Sebastian Thrun on cybersecurity awareness at Udacity
October marked cybersecurity awareness month, which is a month dedicated to helping individuals and businesses protect themselves from ever-increasing online threats and cyber attacks.
Here, Sebastian Thrun, Executive Chairman and Co-Founder of digital talent transformation platform Udacity, shares his thoughts.
Hi Sebastian! Tell us about the widening cybersecurity skills gap concerning C-suite and senior level managers.
“The average number of attempted cyberattacks per company rose 31% between 2020 and 2021, according to Accenture’s latest State of Cybersecurity Report. Because of escalating threats, 70% of organisations are including cybersecurity as an item for discussion in every board meeting, and 72% of CEOs state that strong cybersecurity strategies are critical for their reporting and trust to key stakeholders. However, according to a global research study conducted by Trend Micro, which included the perspectives of over 5,000 IT professionals in 26 countries, only half of the respondents said they believe C-suite executives fully understand cybersecurity threats and risk management.
“The reality is, C-suite and senior level managers are not knowledgeable about core cybersecurity concepts like zero-trust security architectures. Many have struggled to keep pace with the digital transformation of their industries, leaving significant knowledge, process, and technology gaps in how they assess and manage threats. When they are asked to proactively plan to improve their cybersecurity postures, or they are faced with managing teams who are responding to massive incidents like the December 2021 Log4j vulnerability, this skills gap highlights a huge mismatch between expertise and responsibility at the executive level. Today, in order to protect a business and its sensitive internal and customer data, executive leaders must now also be cybersecurity experts. They need to drive a culture of security, understand the risk that their decisions potentially create, prioritise proactive work, and respond when incidents occur.”
Why does the manufacturing sector's reliance on technology and automation make it appealing to cybercriminals?
“According to Sophos data, the average ransomware pay-out made by manufacturers in 2021 was US$2m. This is higher than many other sectors. Why? It's because of the high reliance on technology - both greenfield and brownfield - to get work done. On the shop floor of any manufacturing plant, you'll find machines of all types, of all ages and security levels, all of which have now been connected through middleware to each other, to Industrial Internet of Things (IIoT) platforms or other central systems. This visibility into machine data is critical to ensuring operational continuity and facilitating continuous improvement. These advances in the Industrial Internet of Things (IIoT), as well as in automation, autonomous systems, and even AI or machine learning have unlocked new efficiencies - but they have also increased cyber risk and created opportunities for vulnerabilities to emerge. “Manufacturers must address the cybersecurity risks that stem from ageing infrastructure, data collection and centralisation, machine networking, the Industrial Internet of Things (IIoT), new AI applications, and cyber-physical security resulting from damage to manufacturing facilities and their end products.
“Beyond their own plants and networks, manufacturers must also address the cybersecurity of their broader supply chain. To successfully manage their supply chains, vendors must securely share data and IP with their suppliers - suppliers who often work on different systems, in different countries, and across many vendors. Not only does this span mean there are more opportunities for data and IP theft, but it means the global nature of these supply chains make manufacturers particularly susceptible to the cybersecurity risks associated with geopolitical conflict. Trusted supplier programs, which have typically been used to ensure overall quality, safety, and as a means to track counterfeit parts, must now evolve to include cybersecurity best practices and audits.
“Manufacturing leaders must understand both the benefits and the risks associated with every new Industry 4.0 initiative, every new factory, and every new supplier that they add to their ecosystem.”
How can leaders mitigate threats and ensure their cybersecurity strategy is as strong as possible?
“C-suite and senior level managers must be able to identify potential cyber threats to their organisation and understand systemic risks present within their ecosystem.

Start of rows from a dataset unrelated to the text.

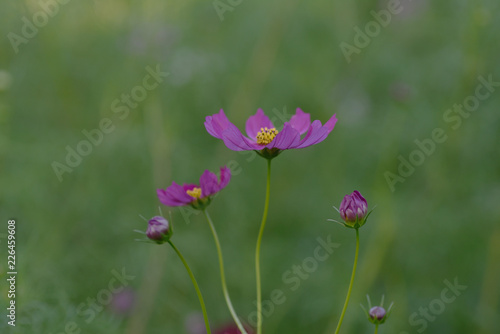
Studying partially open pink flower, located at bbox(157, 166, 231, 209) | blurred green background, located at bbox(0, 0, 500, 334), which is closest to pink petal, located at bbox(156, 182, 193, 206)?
partially open pink flower, located at bbox(157, 166, 231, 209)

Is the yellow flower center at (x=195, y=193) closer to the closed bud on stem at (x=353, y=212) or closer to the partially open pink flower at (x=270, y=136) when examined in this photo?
the partially open pink flower at (x=270, y=136)

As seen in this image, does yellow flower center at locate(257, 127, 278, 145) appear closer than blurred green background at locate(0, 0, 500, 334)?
Yes

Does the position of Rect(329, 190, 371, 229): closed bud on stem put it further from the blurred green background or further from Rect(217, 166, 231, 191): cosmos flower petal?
the blurred green background

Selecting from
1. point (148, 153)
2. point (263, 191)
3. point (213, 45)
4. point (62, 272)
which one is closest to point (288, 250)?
point (263, 191)

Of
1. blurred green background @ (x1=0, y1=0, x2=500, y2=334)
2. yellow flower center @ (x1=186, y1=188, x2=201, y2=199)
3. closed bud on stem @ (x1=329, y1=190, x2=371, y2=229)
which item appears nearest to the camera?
closed bud on stem @ (x1=329, y1=190, x2=371, y2=229)

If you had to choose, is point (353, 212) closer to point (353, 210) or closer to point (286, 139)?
point (353, 210)
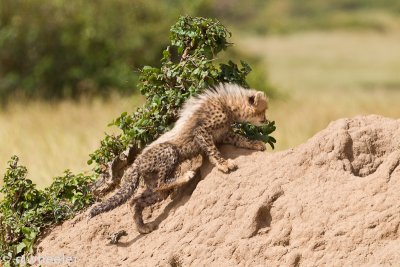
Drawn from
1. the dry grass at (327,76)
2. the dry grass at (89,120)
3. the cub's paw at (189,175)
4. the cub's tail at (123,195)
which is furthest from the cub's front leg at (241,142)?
the dry grass at (327,76)

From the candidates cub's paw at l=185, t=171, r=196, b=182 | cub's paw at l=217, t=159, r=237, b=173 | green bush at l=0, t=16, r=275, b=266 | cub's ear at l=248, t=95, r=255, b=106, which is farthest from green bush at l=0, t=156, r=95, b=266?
cub's ear at l=248, t=95, r=255, b=106

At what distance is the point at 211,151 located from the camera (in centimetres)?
612

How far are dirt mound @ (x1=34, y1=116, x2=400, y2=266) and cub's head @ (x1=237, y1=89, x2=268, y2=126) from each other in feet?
1.13

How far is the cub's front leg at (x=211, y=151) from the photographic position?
6.04m

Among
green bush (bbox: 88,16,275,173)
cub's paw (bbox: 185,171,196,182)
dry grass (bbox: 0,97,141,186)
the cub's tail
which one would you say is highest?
dry grass (bbox: 0,97,141,186)

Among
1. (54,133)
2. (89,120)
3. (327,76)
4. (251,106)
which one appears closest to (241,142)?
(251,106)

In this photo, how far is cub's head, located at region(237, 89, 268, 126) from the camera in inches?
258

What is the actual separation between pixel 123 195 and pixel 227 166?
735 millimetres

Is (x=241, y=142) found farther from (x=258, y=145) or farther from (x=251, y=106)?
(x=251, y=106)

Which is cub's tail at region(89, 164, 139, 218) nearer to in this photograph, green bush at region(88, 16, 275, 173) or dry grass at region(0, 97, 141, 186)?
green bush at region(88, 16, 275, 173)

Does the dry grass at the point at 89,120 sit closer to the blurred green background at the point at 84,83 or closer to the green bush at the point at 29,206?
the blurred green background at the point at 84,83

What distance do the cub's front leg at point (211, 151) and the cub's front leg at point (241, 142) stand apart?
213mm

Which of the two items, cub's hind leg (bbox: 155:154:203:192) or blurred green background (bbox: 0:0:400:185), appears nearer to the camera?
cub's hind leg (bbox: 155:154:203:192)

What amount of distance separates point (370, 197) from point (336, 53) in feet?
94.6
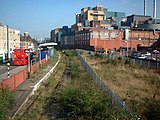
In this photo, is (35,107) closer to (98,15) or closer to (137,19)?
(137,19)

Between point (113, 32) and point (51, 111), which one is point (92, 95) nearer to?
point (51, 111)

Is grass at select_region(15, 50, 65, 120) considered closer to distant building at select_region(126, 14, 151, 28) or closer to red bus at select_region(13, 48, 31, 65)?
red bus at select_region(13, 48, 31, 65)

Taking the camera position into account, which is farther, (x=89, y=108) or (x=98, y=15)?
(x=98, y=15)

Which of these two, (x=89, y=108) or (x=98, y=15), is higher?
(x=98, y=15)

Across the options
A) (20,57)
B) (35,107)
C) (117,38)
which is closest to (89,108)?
(35,107)

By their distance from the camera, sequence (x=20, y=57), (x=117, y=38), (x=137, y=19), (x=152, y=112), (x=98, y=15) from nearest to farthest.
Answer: (x=152, y=112) → (x=20, y=57) → (x=117, y=38) → (x=137, y=19) → (x=98, y=15)

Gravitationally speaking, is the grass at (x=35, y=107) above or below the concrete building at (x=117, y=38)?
below

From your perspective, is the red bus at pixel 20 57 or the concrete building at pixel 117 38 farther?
the concrete building at pixel 117 38

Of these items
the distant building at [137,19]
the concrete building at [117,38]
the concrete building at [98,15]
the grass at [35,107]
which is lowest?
the grass at [35,107]

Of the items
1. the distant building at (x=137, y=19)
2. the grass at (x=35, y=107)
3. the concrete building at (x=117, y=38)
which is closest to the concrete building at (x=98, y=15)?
the distant building at (x=137, y=19)

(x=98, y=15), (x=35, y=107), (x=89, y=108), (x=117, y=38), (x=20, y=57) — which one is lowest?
(x=35, y=107)

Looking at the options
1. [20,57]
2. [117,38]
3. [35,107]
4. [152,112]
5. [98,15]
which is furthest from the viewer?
[98,15]

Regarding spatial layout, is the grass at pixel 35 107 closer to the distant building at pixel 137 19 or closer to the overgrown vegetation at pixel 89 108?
the overgrown vegetation at pixel 89 108

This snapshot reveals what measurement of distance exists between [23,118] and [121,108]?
16.5ft
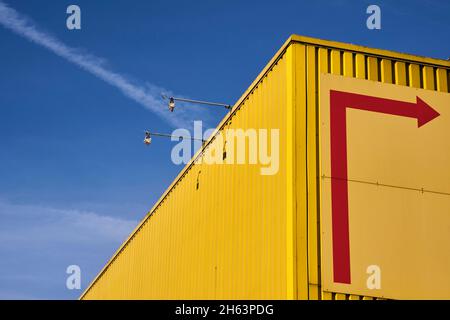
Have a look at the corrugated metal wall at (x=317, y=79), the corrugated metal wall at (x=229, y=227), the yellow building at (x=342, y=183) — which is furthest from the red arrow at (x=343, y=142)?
the corrugated metal wall at (x=229, y=227)

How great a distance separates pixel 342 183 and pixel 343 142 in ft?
2.67

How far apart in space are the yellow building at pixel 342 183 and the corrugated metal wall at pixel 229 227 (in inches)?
1.9

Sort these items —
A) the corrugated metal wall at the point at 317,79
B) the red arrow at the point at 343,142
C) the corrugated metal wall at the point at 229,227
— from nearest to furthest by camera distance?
the corrugated metal wall at the point at 317,79
the red arrow at the point at 343,142
the corrugated metal wall at the point at 229,227

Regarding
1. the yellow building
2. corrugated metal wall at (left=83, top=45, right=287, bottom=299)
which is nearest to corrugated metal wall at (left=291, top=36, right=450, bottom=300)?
the yellow building

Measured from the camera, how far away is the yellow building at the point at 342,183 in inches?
462

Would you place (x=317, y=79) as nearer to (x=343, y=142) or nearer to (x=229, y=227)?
(x=343, y=142)

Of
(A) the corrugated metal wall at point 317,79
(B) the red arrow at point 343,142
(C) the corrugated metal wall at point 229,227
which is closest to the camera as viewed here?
(A) the corrugated metal wall at point 317,79

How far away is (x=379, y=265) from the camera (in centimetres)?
1184

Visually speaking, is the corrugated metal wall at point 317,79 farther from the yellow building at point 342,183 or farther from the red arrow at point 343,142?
the red arrow at point 343,142

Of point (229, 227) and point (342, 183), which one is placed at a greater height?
point (342, 183)

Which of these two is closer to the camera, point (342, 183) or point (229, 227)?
point (342, 183)

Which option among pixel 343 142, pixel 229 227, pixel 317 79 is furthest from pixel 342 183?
pixel 229 227

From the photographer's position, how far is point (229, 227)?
1457 cm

“Business leaders who upskill themselves in the core tenets of modern cybersecurity can drive an organisational culture of cybersecurity and strengthen their tech stacks, supply chains, processes, and teams from the top down. CEOs don’t need to become Information Security Analysts, Penetration Testers, or white-hat hackers - instead, they need to demonstrate core competencies that truly impact their work. They need to know how to make the right decisions about the organisation's digital transformation, air gapped factories, IIoT platforms, supplier data sharing policies, and more.”

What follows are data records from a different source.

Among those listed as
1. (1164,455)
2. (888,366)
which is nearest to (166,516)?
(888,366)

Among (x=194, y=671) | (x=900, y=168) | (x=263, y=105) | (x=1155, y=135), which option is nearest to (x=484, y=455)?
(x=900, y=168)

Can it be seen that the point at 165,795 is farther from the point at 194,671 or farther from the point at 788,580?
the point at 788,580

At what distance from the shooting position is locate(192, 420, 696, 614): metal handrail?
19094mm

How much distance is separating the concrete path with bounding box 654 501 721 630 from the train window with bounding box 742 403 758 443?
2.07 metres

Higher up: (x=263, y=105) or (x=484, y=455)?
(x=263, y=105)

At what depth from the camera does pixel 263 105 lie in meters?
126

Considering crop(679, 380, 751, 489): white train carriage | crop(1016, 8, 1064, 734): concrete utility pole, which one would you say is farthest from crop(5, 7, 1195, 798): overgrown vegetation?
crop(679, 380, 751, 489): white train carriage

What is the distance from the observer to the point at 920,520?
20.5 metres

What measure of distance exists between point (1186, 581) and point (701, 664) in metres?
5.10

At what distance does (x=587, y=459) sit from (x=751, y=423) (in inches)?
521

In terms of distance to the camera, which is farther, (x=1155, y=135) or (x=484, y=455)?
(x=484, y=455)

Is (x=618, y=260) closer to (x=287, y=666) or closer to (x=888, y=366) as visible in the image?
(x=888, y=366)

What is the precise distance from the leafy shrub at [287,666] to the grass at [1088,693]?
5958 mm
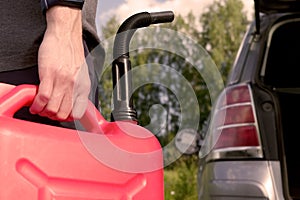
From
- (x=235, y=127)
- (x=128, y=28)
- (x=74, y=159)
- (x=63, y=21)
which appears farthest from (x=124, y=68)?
(x=235, y=127)

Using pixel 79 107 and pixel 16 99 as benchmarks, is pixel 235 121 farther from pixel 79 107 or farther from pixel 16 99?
pixel 16 99

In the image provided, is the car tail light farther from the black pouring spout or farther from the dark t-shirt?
the dark t-shirt

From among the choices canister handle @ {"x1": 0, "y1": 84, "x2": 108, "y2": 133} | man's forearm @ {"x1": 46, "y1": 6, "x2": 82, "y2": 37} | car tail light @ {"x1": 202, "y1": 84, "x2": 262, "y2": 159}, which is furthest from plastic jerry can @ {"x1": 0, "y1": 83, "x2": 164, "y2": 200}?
car tail light @ {"x1": 202, "y1": 84, "x2": 262, "y2": 159}

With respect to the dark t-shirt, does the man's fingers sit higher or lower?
lower

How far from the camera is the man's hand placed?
1.41 m

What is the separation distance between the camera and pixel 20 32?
163cm

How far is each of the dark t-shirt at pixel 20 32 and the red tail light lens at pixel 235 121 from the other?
1.42 m

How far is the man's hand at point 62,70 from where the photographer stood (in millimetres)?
1411

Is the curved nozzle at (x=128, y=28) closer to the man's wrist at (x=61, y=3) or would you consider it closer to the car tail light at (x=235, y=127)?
the man's wrist at (x=61, y=3)

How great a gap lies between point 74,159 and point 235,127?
162 centimetres

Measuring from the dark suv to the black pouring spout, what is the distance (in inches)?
44.2

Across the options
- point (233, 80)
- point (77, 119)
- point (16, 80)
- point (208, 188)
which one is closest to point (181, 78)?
point (77, 119)

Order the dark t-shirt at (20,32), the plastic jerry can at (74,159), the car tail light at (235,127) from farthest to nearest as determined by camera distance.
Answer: the car tail light at (235,127) < the dark t-shirt at (20,32) < the plastic jerry can at (74,159)

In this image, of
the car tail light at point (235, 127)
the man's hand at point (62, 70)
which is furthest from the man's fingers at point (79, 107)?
the car tail light at point (235, 127)
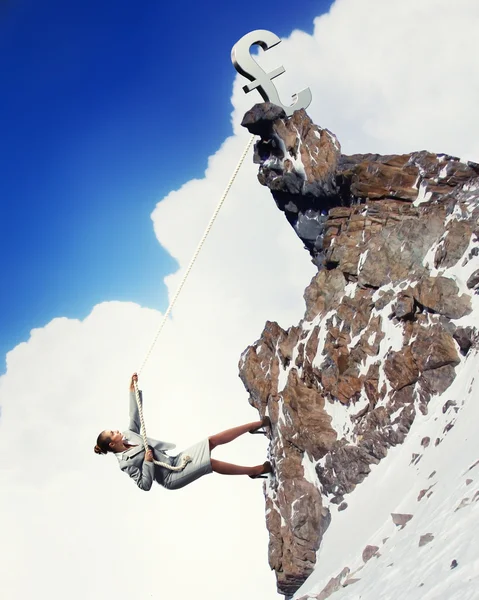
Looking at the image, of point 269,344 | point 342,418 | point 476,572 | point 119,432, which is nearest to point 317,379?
point 342,418

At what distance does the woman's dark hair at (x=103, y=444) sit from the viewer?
14.4m

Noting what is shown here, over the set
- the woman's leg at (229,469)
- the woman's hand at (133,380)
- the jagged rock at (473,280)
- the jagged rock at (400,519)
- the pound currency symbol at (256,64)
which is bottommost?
the jagged rock at (400,519)

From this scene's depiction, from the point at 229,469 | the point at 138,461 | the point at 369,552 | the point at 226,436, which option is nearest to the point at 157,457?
the point at 138,461

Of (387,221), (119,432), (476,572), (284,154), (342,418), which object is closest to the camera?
(476,572)

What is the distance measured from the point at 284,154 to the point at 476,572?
1886cm

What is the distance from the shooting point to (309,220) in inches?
938

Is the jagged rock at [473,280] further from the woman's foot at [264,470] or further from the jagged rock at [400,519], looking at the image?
the woman's foot at [264,470]

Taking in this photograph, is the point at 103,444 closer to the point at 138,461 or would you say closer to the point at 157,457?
the point at 138,461

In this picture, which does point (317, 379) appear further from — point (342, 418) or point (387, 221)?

How can senior level managers build a culture around cybersecurity?
“Getting buy-in from employees is important when implementing a culture of cybersecurity. Managers need to understand how to design and put forth initiatives that will motivate employees at every level and in every department to take ownership over security measures, as well as reward folks who speak up to identify current risks inherent in the business. Managers also need to lead by example - they need to demonstrate that cybersecurity is top-of-mind. They need to be visibly seen engaging and consulting with cybersecurity experts about their decisions - before, not after the fact. They need to emphasise the need for proactive work to address vulnerabilities and help employees navigate addressing issues quickly when they arise.
“They need to be true champions of cybersecurity within their teams and organisations, keeping pace as the risks and conversations evolve.”